Reward Parity Across Backends¶
Two backends with “the same” reward function rarely produce numerically identical rewards — and that’s fine. What you want is trajectory-level parity: the same policy, applied to the same initial state, produces a similar reward curve.
The protocol¶
Freeze a fixed seed, fixed initial state, fixed action sequence. The action sequence can be a sinusoidal sweep over joints, or a replay from a real rollout — anything deterministic.
Replay it in both backends. Log per-step reward components from
info["log"]; locomotion reward dispatch writesreward/<term>entries there when reward logging is enabled.For each reward term, compare the two time series and inspect the first frame where they diverge.
What good parity looks like¶
Term type |
What to inspect |
|---|---|
Smooth penalties |
Same units, frames, and command inputs. |
Contact-conditional terms |
Contact timing and sensor availability in both backends. |
Termination penalties |
The termination mask and final-observation path. |
What’s a red flag¶
Diverging reward late in episode. Usually means the policy explores different state distributions in each backend, which usually means contact / friction mismatch. See Aligning Contact and Friction Between Backends.

Listing
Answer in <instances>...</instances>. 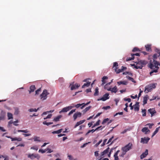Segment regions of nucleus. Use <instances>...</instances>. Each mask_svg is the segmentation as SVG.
Segmentation results:
<instances>
[{
  "instance_id": "obj_28",
  "label": "nucleus",
  "mask_w": 160,
  "mask_h": 160,
  "mask_svg": "<svg viewBox=\"0 0 160 160\" xmlns=\"http://www.w3.org/2000/svg\"><path fill=\"white\" fill-rule=\"evenodd\" d=\"M98 87H96L95 89V92L94 93V95L95 96H98Z\"/></svg>"
},
{
  "instance_id": "obj_60",
  "label": "nucleus",
  "mask_w": 160,
  "mask_h": 160,
  "mask_svg": "<svg viewBox=\"0 0 160 160\" xmlns=\"http://www.w3.org/2000/svg\"><path fill=\"white\" fill-rule=\"evenodd\" d=\"M22 135H23L25 137H27L31 135V134L29 133H23Z\"/></svg>"
},
{
  "instance_id": "obj_49",
  "label": "nucleus",
  "mask_w": 160,
  "mask_h": 160,
  "mask_svg": "<svg viewBox=\"0 0 160 160\" xmlns=\"http://www.w3.org/2000/svg\"><path fill=\"white\" fill-rule=\"evenodd\" d=\"M102 139L100 140L99 142H98V143H97L95 145V146L96 147H98L100 144V143L102 142Z\"/></svg>"
},
{
  "instance_id": "obj_37",
  "label": "nucleus",
  "mask_w": 160,
  "mask_h": 160,
  "mask_svg": "<svg viewBox=\"0 0 160 160\" xmlns=\"http://www.w3.org/2000/svg\"><path fill=\"white\" fill-rule=\"evenodd\" d=\"M134 57H132L131 58L129 57L127 58L126 59V61H130L132 60H133L134 59Z\"/></svg>"
},
{
  "instance_id": "obj_32",
  "label": "nucleus",
  "mask_w": 160,
  "mask_h": 160,
  "mask_svg": "<svg viewBox=\"0 0 160 160\" xmlns=\"http://www.w3.org/2000/svg\"><path fill=\"white\" fill-rule=\"evenodd\" d=\"M100 120H98L97 122L96 123L94 124L93 126L92 127V128H93L95 127L96 126H98L100 124Z\"/></svg>"
},
{
  "instance_id": "obj_44",
  "label": "nucleus",
  "mask_w": 160,
  "mask_h": 160,
  "mask_svg": "<svg viewBox=\"0 0 160 160\" xmlns=\"http://www.w3.org/2000/svg\"><path fill=\"white\" fill-rule=\"evenodd\" d=\"M118 154L115 153L114 155L115 160H118L119 158L118 156Z\"/></svg>"
},
{
  "instance_id": "obj_30",
  "label": "nucleus",
  "mask_w": 160,
  "mask_h": 160,
  "mask_svg": "<svg viewBox=\"0 0 160 160\" xmlns=\"http://www.w3.org/2000/svg\"><path fill=\"white\" fill-rule=\"evenodd\" d=\"M61 118V115L58 116L56 118H55L54 119L53 121L57 122L59 121V119Z\"/></svg>"
},
{
  "instance_id": "obj_31",
  "label": "nucleus",
  "mask_w": 160,
  "mask_h": 160,
  "mask_svg": "<svg viewBox=\"0 0 160 160\" xmlns=\"http://www.w3.org/2000/svg\"><path fill=\"white\" fill-rule=\"evenodd\" d=\"M8 119H12L13 118L12 114L8 112Z\"/></svg>"
},
{
  "instance_id": "obj_53",
  "label": "nucleus",
  "mask_w": 160,
  "mask_h": 160,
  "mask_svg": "<svg viewBox=\"0 0 160 160\" xmlns=\"http://www.w3.org/2000/svg\"><path fill=\"white\" fill-rule=\"evenodd\" d=\"M126 152L123 151H122L121 154L120 155V157H123L126 154Z\"/></svg>"
},
{
  "instance_id": "obj_21",
  "label": "nucleus",
  "mask_w": 160,
  "mask_h": 160,
  "mask_svg": "<svg viewBox=\"0 0 160 160\" xmlns=\"http://www.w3.org/2000/svg\"><path fill=\"white\" fill-rule=\"evenodd\" d=\"M35 89L36 88L35 85H31L30 87V90L29 91V93H30L32 92H33Z\"/></svg>"
},
{
  "instance_id": "obj_23",
  "label": "nucleus",
  "mask_w": 160,
  "mask_h": 160,
  "mask_svg": "<svg viewBox=\"0 0 160 160\" xmlns=\"http://www.w3.org/2000/svg\"><path fill=\"white\" fill-rule=\"evenodd\" d=\"M102 85H103L104 84L106 83L105 81V80L107 79H108V78L107 76H104L102 78Z\"/></svg>"
},
{
  "instance_id": "obj_3",
  "label": "nucleus",
  "mask_w": 160,
  "mask_h": 160,
  "mask_svg": "<svg viewBox=\"0 0 160 160\" xmlns=\"http://www.w3.org/2000/svg\"><path fill=\"white\" fill-rule=\"evenodd\" d=\"M156 85H157V83H152L147 86L145 87L144 92L146 93H147L148 92L151 91L152 89L155 88Z\"/></svg>"
},
{
  "instance_id": "obj_4",
  "label": "nucleus",
  "mask_w": 160,
  "mask_h": 160,
  "mask_svg": "<svg viewBox=\"0 0 160 160\" xmlns=\"http://www.w3.org/2000/svg\"><path fill=\"white\" fill-rule=\"evenodd\" d=\"M132 143H129L124 147L122 148L121 150L126 153L132 148Z\"/></svg>"
},
{
  "instance_id": "obj_36",
  "label": "nucleus",
  "mask_w": 160,
  "mask_h": 160,
  "mask_svg": "<svg viewBox=\"0 0 160 160\" xmlns=\"http://www.w3.org/2000/svg\"><path fill=\"white\" fill-rule=\"evenodd\" d=\"M76 109H72L69 112L68 114V116H70L71 114H72L74 112L76 111Z\"/></svg>"
},
{
  "instance_id": "obj_40",
  "label": "nucleus",
  "mask_w": 160,
  "mask_h": 160,
  "mask_svg": "<svg viewBox=\"0 0 160 160\" xmlns=\"http://www.w3.org/2000/svg\"><path fill=\"white\" fill-rule=\"evenodd\" d=\"M47 150H46V149H44V150L40 149L39 150L38 152H41L42 153H43L47 152Z\"/></svg>"
},
{
  "instance_id": "obj_54",
  "label": "nucleus",
  "mask_w": 160,
  "mask_h": 160,
  "mask_svg": "<svg viewBox=\"0 0 160 160\" xmlns=\"http://www.w3.org/2000/svg\"><path fill=\"white\" fill-rule=\"evenodd\" d=\"M114 137L113 136L111 138H110L108 141V142L107 143V144H109L110 142H111L112 140V139Z\"/></svg>"
},
{
  "instance_id": "obj_2",
  "label": "nucleus",
  "mask_w": 160,
  "mask_h": 160,
  "mask_svg": "<svg viewBox=\"0 0 160 160\" xmlns=\"http://www.w3.org/2000/svg\"><path fill=\"white\" fill-rule=\"evenodd\" d=\"M136 69H142L146 64L147 62L145 60H140L136 62Z\"/></svg>"
},
{
  "instance_id": "obj_51",
  "label": "nucleus",
  "mask_w": 160,
  "mask_h": 160,
  "mask_svg": "<svg viewBox=\"0 0 160 160\" xmlns=\"http://www.w3.org/2000/svg\"><path fill=\"white\" fill-rule=\"evenodd\" d=\"M47 151V153H50L53 152L52 150L50 149L49 148H47L46 149Z\"/></svg>"
},
{
  "instance_id": "obj_33",
  "label": "nucleus",
  "mask_w": 160,
  "mask_h": 160,
  "mask_svg": "<svg viewBox=\"0 0 160 160\" xmlns=\"http://www.w3.org/2000/svg\"><path fill=\"white\" fill-rule=\"evenodd\" d=\"M148 98V97H147V96H145L144 97L143 101V104L144 105L147 103Z\"/></svg>"
},
{
  "instance_id": "obj_24",
  "label": "nucleus",
  "mask_w": 160,
  "mask_h": 160,
  "mask_svg": "<svg viewBox=\"0 0 160 160\" xmlns=\"http://www.w3.org/2000/svg\"><path fill=\"white\" fill-rule=\"evenodd\" d=\"M91 107H92L91 106H89L88 107L86 108L84 110H83L82 111L83 114H85L87 111H88L91 108Z\"/></svg>"
},
{
  "instance_id": "obj_56",
  "label": "nucleus",
  "mask_w": 160,
  "mask_h": 160,
  "mask_svg": "<svg viewBox=\"0 0 160 160\" xmlns=\"http://www.w3.org/2000/svg\"><path fill=\"white\" fill-rule=\"evenodd\" d=\"M82 106L81 104H78L75 106V107L76 108H78L79 107H81Z\"/></svg>"
},
{
  "instance_id": "obj_5",
  "label": "nucleus",
  "mask_w": 160,
  "mask_h": 160,
  "mask_svg": "<svg viewBox=\"0 0 160 160\" xmlns=\"http://www.w3.org/2000/svg\"><path fill=\"white\" fill-rule=\"evenodd\" d=\"M49 94V93L48 92L47 90H44L42 92L40 95L41 99L42 101L46 99L47 98V95Z\"/></svg>"
},
{
  "instance_id": "obj_45",
  "label": "nucleus",
  "mask_w": 160,
  "mask_h": 160,
  "mask_svg": "<svg viewBox=\"0 0 160 160\" xmlns=\"http://www.w3.org/2000/svg\"><path fill=\"white\" fill-rule=\"evenodd\" d=\"M140 56V54L138 53H136L135 54H132V53L131 54V57H132L133 56V57H134V56Z\"/></svg>"
},
{
  "instance_id": "obj_26",
  "label": "nucleus",
  "mask_w": 160,
  "mask_h": 160,
  "mask_svg": "<svg viewBox=\"0 0 160 160\" xmlns=\"http://www.w3.org/2000/svg\"><path fill=\"white\" fill-rule=\"evenodd\" d=\"M145 47L146 48V50L147 51H149L150 50H151V46L150 45H148V44L147 45H145Z\"/></svg>"
},
{
  "instance_id": "obj_62",
  "label": "nucleus",
  "mask_w": 160,
  "mask_h": 160,
  "mask_svg": "<svg viewBox=\"0 0 160 160\" xmlns=\"http://www.w3.org/2000/svg\"><path fill=\"white\" fill-rule=\"evenodd\" d=\"M127 68L126 67H124L123 66H122V68L120 69L122 71V72H123L124 70L126 69Z\"/></svg>"
},
{
  "instance_id": "obj_55",
  "label": "nucleus",
  "mask_w": 160,
  "mask_h": 160,
  "mask_svg": "<svg viewBox=\"0 0 160 160\" xmlns=\"http://www.w3.org/2000/svg\"><path fill=\"white\" fill-rule=\"evenodd\" d=\"M110 108V106H107L106 107H104L103 108L105 110H107L109 109Z\"/></svg>"
},
{
  "instance_id": "obj_38",
  "label": "nucleus",
  "mask_w": 160,
  "mask_h": 160,
  "mask_svg": "<svg viewBox=\"0 0 160 160\" xmlns=\"http://www.w3.org/2000/svg\"><path fill=\"white\" fill-rule=\"evenodd\" d=\"M109 120V119L108 118H107L104 119L102 122V124H103L105 123H106L107 121Z\"/></svg>"
},
{
  "instance_id": "obj_10",
  "label": "nucleus",
  "mask_w": 160,
  "mask_h": 160,
  "mask_svg": "<svg viewBox=\"0 0 160 160\" xmlns=\"http://www.w3.org/2000/svg\"><path fill=\"white\" fill-rule=\"evenodd\" d=\"M108 96L109 94L108 93H106V94L104 95L102 98L98 99V100H102V101H105L107 99H109V97H108Z\"/></svg>"
},
{
  "instance_id": "obj_14",
  "label": "nucleus",
  "mask_w": 160,
  "mask_h": 160,
  "mask_svg": "<svg viewBox=\"0 0 160 160\" xmlns=\"http://www.w3.org/2000/svg\"><path fill=\"white\" fill-rule=\"evenodd\" d=\"M150 139V138H149L144 137L143 138H142L141 140V142H143V143H147L148 142Z\"/></svg>"
},
{
  "instance_id": "obj_59",
  "label": "nucleus",
  "mask_w": 160,
  "mask_h": 160,
  "mask_svg": "<svg viewBox=\"0 0 160 160\" xmlns=\"http://www.w3.org/2000/svg\"><path fill=\"white\" fill-rule=\"evenodd\" d=\"M123 114V112H121L116 113L114 115V116L115 117V116H117V115H118V114L120 115H122Z\"/></svg>"
},
{
  "instance_id": "obj_57",
  "label": "nucleus",
  "mask_w": 160,
  "mask_h": 160,
  "mask_svg": "<svg viewBox=\"0 0 160 160\" xmlns=\"http://www.w3.org/2000/svg\"><path fill=\"white\" fill-rule=\"evenodd\" d=\"M128 79L129 80H131L132 82H135L134 79L132 77H128Z\"/></svg>"
},
{
  "instance_id": "obj_52",
  "label": "nucleus",
  "mask_w": 160,
  "mask_h": 160,
  "mask_svg": "<svg viewBox=\"0 0 160 160\" xmlns=\"http://www.w3.org/2000/svg\"><path fill=\"white\" fill-rule=\"evenodd\" d=\"M107 139H105L104 140L102 144L101 145V146H104L105 145L106 142H107Z\"/></svg>"
},
{
  "instance_id": "obj_11",
  "label": "nucleus",
  "mask_w": 160,
  "mask_h": 160,
  "mask_svg": "<svg viewBox=\"0 0 160 160\" xmlns=\"http://www.w3.org/2000/svg\"><path fill=\"white\" fill-rule=\"evenodd\" d=\"M148 111L151 114L152 117L154 115L157 113L155 109L154 108H150L148 110Z\"/></svg>"
},
{
  "instance_id": "obj_50",
  "label": "nucleus",
  "mask_w": 160,
  "mask_h": 160,
  "mask_svg": "<svg viewBox=\"0 0 160 160\" xmlns=\"http://www.w3.org/2000/svg\"><path fill=\"white\" fill-rule=\"evenodd\" d=\"M124 100L125 101H127L128 102H130L131 101V99L130 98H124Z\"/></svg>"
},
{
  "instance_id": "obj_61",
  "label": "nucleus",
  "mask_w": 160,
  "mask_h": 160,
  "mask_svg": "<svg viewBox=\"0 0 160 160\" xmlns=\"http://www.w3.org/2000/svg\"><path fill=\"white\" fill-rule=\"evenodd\" d=\"M68 157L69 158V159L70 160H74L73 158L72 157L71 155H68Z\"/></svg>"
},
{
  "instance_id": "obj_19",
  "label": "nucleus",
  "mask_w": 160,
  "mask_h": 160,
  "mask_svg": "<svg viewBox=\"0 0 160 160\" xmlns=\"http://www.w3.org/2000/svg\"><path fill=\"white\" fill-rule=\"evenodd\" d=\"M109 148L108 147L106 149L104 150L103 152L101 153V157H103V155L106 154H107L109 152Z\"/></svg>"
},
{
  "instance_id": "obj_15",
  "label": "nucleus",
  "mask_w": 160,
  "mask_h": 160,
  "mask_svg": "<svg viewBox=\"0 0 160 160\" xmlns=\"http://www.w3.org/2000/svg\"><path fill=\"white\" fill-rule=\"evenodd\" d=\"M80 86V85L78 83H75V84H72L71 87V90H73L76 88H78Z\"/></svg>"
},
{
  "instance_id": "obj_34",
  "label": "nucleus",
  "mask_w": 160,
  "mask_h": 160,
  "mask_svg": "<svg viewBox=\"0 0 160 160\" xmlns=\"http://www.w3.org/2000/svg\"><path fill=\"white\" fill-rule=\"evenodd\" d=\"M39 108H38V109H36L35 108L33 109V108H30V109L28 110L30 112H37L38 110L39 109Z\"/></svg>"
},
{
  "instance_id": "obj_22",
  "label": "nucleus",
  "mask_w": 160,
  "mask_h": 160,
  "mask_svg": "<svg viewBox=\"0 0 160 160\" xmlns=\"http://www.w3.org/2000/svg\"><path fill=\"white\" fill-rule=\"evenodd\" d=\"M127 82L126 81H120L117 82V83L118 85H120L121 84L126 85L127 84Z\"/></svg>"
},
{
  "instance_id": "obj_63",
  "label": "nucleus",
  "mask_w": 160,
  "mask_h": 160,
  "mask_svg": "<svg viewBox=\"0 0 160 160\" xmlns=\"http://www.w3.org/2000/svg\"><path fill=\"white\" fill-rule=\"evenodd\" d=\"M131 97L133 99H135L137 97V94L135 95L134 96H133L132 95L131 96Z\"/></svg>"
},
{
  "instance_id": "obj_29",
  "label": "nucleus",
  "mask_w": 160,
  "mask_h": 160,
  "mask_svg": "<svg viewBox=\"0 0 160 160\" xmlns=\"http://www.w3.org/2000/svg\"><path fill=\"white\" fill-rule=\"evenodd\" d=\"M90 82H87V83L84 84L82 86V88H84L85 87H88V86H90Z\"/></svg>"
},
{
  "instance_id": "obj_18",
  "label": "nucleus",
  "mask_w": 160,
  "mask_h": 160,
  "mask_svg": "<svg viewBox=\"0 0 160 160\" xmlns=\"http://www.w3.org/2000/svg\"><path fill=\"white\" fill-rule=\"evenodd\" d=\"M85 121V120H80L79 121L77 122L74 128H75L79 125L81 124L82 123H84Z\"/></svg>"
},
{
  "instance_id": "obj_41",
  "label": "nucleus",
  "mask_w": 160,
  "mask_h": 160,
  "mask_svg": "<svg viewBox=\"0 0 160 160\" xmlns=\"http://www.w3.org/2000/svg\"><path fill=\"white\" fill-rule=\"evenodd\" d=\"M139 50L138 48L137 47L134 48L132 50L133 52H135L137 51H139Z\"/></svg>"
},
{
  "instance_id": "obj_1",
  "label": "nucleus",
  "mask_w": 160,
  "mask_h": 160,
  "mask_svg": "<svg viewBox=\"0 0 160 160\" xmlns=\"http://www.w3.org/2000/svg\"><path fill=\"white\" fill-rule=\"evenodd\" d=\"M159 56H158V57ZM157 55L155 54L153 55L152 56L153 58L149 61V63L148 64V67L150 68H153V65L158 66L159 62L156 61L157 58Z\"/></svg>"
},
{
  "instance_id": "obj_47",
  "label": "nucleus",
  "mask_w": 160,
  "mask_h": 160,
  "mask_svg": "<svg viewBox=\"0 0 160 160\" xmlns=\"http://www.w3.org/2000/svg\"><path fill=\"white\" fill-rule=\"evenodd\" d=\"M41 88H39L38 89H37L35 92V94L36 95L38 94L39 93V92L41 91Z\"/></svg>"
},
{
  "instance_id": "obj_64",
  "label": "nucleus",
  "mask_w": 160,
  "mask_h": 160,
  "mask_svg": "<svg viewBox=\"0 0 160 160\" xmlns=\"http://www.w3.org/2000/svg\"><path fill=\"white\" fill-rule=\"evenodd\" d=\"M132 102L129 105V107H130V109L131 110H132L133 108V107L132 106Z\"/></svg>"
},
{
  "instance_id": "obj_12",
  "label": "nucleus",
  "mask_w": 160,
  "mask_h": 160,
  "mask_svg": "<svg viewBox=\"0 0 160 160\" xmlns=\"http://www.w3.org/2000/svg\"><path fill=\"white\" fill-rule=\"evenodd\" d=\"M82 116V113L80 112H77L73 115L74 120H75L78 117H80Z\"/></svg>"
},
{
  "instance_id": "obj_35",
  "label": "nucleus",
  "mask_w": 160,
  "mask_h": 160,
  "mask_svg": "<svg viewBox=\"0 0 160 160\" xmlns=\"http://www.w3.org/2000/svg\"><path fill=\"white\" fill-rule=\"evenodd\" d=\"M43 124L44 125H46L47 126H49L51 124H53L52 122H47L46 121H44L43 122Z\"/></svg>"
},
{
  "instance_id": "obj_42",
  "label": "nucleus",
  "mask_w": 160,
  "mask_h": 160,
  "mask_svg": "<svg viewBox=\"0 0 160 160\" xmlns=\"http://www.w3.org/2000/svg\"><path fill=\"white\" fill-rule=\"evenodd\" d=\"M159 130V128H157L154 131V132L153 133L152 136H154L158 132Z\"/></svg>"
},
{
  "instance_id": "obj_43",
  "label": "nucleus",
  "mask_w": 160,
  "mask_h": 160,
  "mask_svg": "<svg viewBox=\"0 0 160 160\" xmlns=\"http://www.w3.org/2000/svg\"><path fill=\"white\" fill-rule=\"evenodd\" d=\"M122 74L123 75H132V73L131 72H123L122 73Z\"/></svg>"
},
{
  "instance_id": "obj_27",
  "label": "nucleus",
  "mask_w": 160,
  "mask_h": 160,
  "mask_svg": "<svg viewBox=\"0 0 160 160\" xmlns=\"http://www.w3.org/2000/svg\"><path fill=\"white\" fill-rule=\"evenodd\" d=\"M63 129H60L57 131H54L53 132H52V133L53 134L57 133L59 134L62 131Z\"/></svg>"
},
{
  "instance_id": "obj_7",
  "label": "nucleus",
  "mask_w": 160,
  "mask_h": 160,
  "mask_svg": "<svg viewBox=\"0 0 160 160\" xmlns=\"http://www.w3.org/2000/svg\"><path fill=\"white\" fill-rule=\"evenodd\" d=\"M28 157L32 159H33L35 158H36L38 160L40 158V156L38 154H30L28 156Z\"/></svg>"
},
{
  "instance_id": "obj_9",
  "label": "nucleus",
  "mask_w": 160,
  "mask_h": 160,
  "mask_svg": "<svg viewBox=\"0 0 160 160\" xmlns=\"http://www.w3.org/2000/svg\"><path fill=\"white\" fill-rule=\"evenodd\" d=\"M73 107V106H70L63 108L60 111L59 113H61L62 112H67L68 111L71 109Z\"/></svg>"
},
{
  "instance_id": "obj_8",
  "label": "nucleus",
  "mask_w": 160,
  "mask_h": 160,
  "mask_svg": "<svg viewBox=\"0 0 160 160\" xmlns=\"http://www.w3.org/2000/svg\"><path fill=\"white\" fill-rule=\"evenodd\" d=\"M153 68H150L152 70L150 72V76L152 75V74L153 72H158V70L159 69V68L158 66H156L153 65Z\"/></svg>"
},
{
  "instance_id": "obj_48",
  "label": "nucleus",
  "mask_w": 160,
  "mask_h": 160,
  "mask_svg": "<svg viewBox=\"0 0 160 160\" xmlns=\"http://www.w3.org/2000/svg\"><path fill=\"white\" fill-rule=\"evenodd\" d=\"M19 109L17 108H15L14 114H18L19 113Z\"/></svg>"
},
{
  "instance_id": "obj_16",
  "label": "nucleus",
  "mask_w": 160,
  "mask_h": 160,
  "mask_svg": "<svg viewBox=\"0 0 160 160\" xmlns=\"http://www.w3.org/2000/svg\"><path fill=\"white\" fill-rule=\"evenodd\" d=\"M148 154V149H146L145 152L143 153L141 155H140V158L141 159H142L143 158L145 157Z\"/></svg>"
},
{
  "instance_id": "obj_13",
  "label": "nucleus",
  "mask_w": 160,
  "mask_h": 160,
  "mask_svg": "<svg viewBox=\"0 0 160 160\" xmlns=\"http://www.w3.org/2000/svg\"><path fill=\"white\" fill-rule=\"evenodd\" d=\"M142 132L144 133L145 134H147L150 132V131L147 127H144L141 130Z\"/></svg>"
},
{
  "instance_id": "obj_46",
  "label": "nucleus",
  "mask_w": 160,
  "mask_h": 160,
  "mask_svg": "<svg viewBox=\"0 0 160 160\" xmlns=\"http://www.w3.org/2000/svg\"><path fill=\"white\" fill-rule=\"evenodd\" d=\"M52 116V114H48L47 116L46 117V118H44V120L45 119H48V118H51V117Z\"/></svg>"
},
{
  "instance_id": "obj_39",
  "label": "nucleus",
  "mask_w": 160,
  "mask_h": 160,
  "mask_svg": "<svg viewBox=\"0 0 160 160\" xmlns=\"http://www.w3.org/2000/svg\"><path fill=\"white\" fill-rule=\"evenodd\" d=\"M142 116H146V109H142Z\"/></svg>"
},
{
  "instance_id": "obj_17",
  "label": "nucleus",
  "mask_w": 160,
  "mask_h": 160,
  "mask_svg": "<svg viewBox=\"0 0 160 160\" xmlns=\"http://www.w3.org/2000/svg\"><path fill=\"white\" fill-rule=\"evenodd\" d=\"M139 102H136L134 105V110L136 111H138L139 109Z\"/></svg>"
},
{
  "instance_id": "obj_6",
  "label": "nucleus",
  "mask_w": 160,
  "mask_h": 160,
  "mask_svg": "<svg viewBox=\"0 0 160 160\" xmlns=\"http://www.w3.org/2000/svg\"><path fill=\"white\" fill-rule=\"evenodd\" d=\"M118 62H113V65L112 66V68H114V70H115V72H116L117 73H119L121 72H122V71L120 69H118L117 70V69L118 68Z\"/></svg>"
},
{
  "instance_id": "obj_20",
  "label": "nucleus",
  "mask_w": 160,
  "mask_h": 160,
  "mask_svg": "<svg viewBox=\"0 0 160 160\" xmlns=\"http://www.w3.org/2000/svg\"><path fill=\"white\" fill-rule=\"evenodd\" d=\"M34 142H41L40 137L37 136H34V138H33Z\"/></svg>"
},
{
  "instance_id": "obj_25",
  "label": "nucleus",
  "mask_w": 160,
  "mask_h": 160,
  "mask_svg": "<svg viewBox=\"0 0 160 160\" xmlns=\"http://www.w3.org/2000/svg\"><path fill=\"white\" fill-rule=\"evenodd\" d=\"M118 91L117 88L115 86L113 88H112L111 92H112L116 93Z\"/></svg>"
},
{
  "instance_id": "obj_58",
  "label": "nucleus",
  "mask_w": 160,
  "mask_h": 160,
  "mask_svg": "<svg viewBox=\"0 0 160 160\" xmlns=\"http://www.w3.org/2000/svg\"><path fill=\"white\" fill-rule=\"evenodd\" d=\"M31 149H32L37 151L38 150V148L36 147L33 146L31 147Z\"/></svg>"
}]
</instances>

Request 1
Quote the reward parity page word for word, starting at "Reward Parity Across" and ending at "similar reward curve.".
Request 2
Pick up the reward parity page after its final sentence and write what comes next.

Expected answer 1
Reward Parity Across Backends¶
Two backends with “the same” reward function rarely produce numerically identical rewards — and that’s fine. What you want is trajectory-level parity: the same policy, applied to the same initial state, produces a similar reward curve.

Expected answer 2
One reward term zero in one backend. Capability gap: the term reads a feature one backend doesn’t expose. See Capability Gaps.
Automating it¶
The repository does not currently include a standalone reward-parity helper in
scripts/. When adding parity coverage, keep the test close to the
backend/task-owner boundary: compose both owner YAMLs, reset with a fixed seed,
replay a deterministic action sequence, and assert on the logged reward
components under tests/.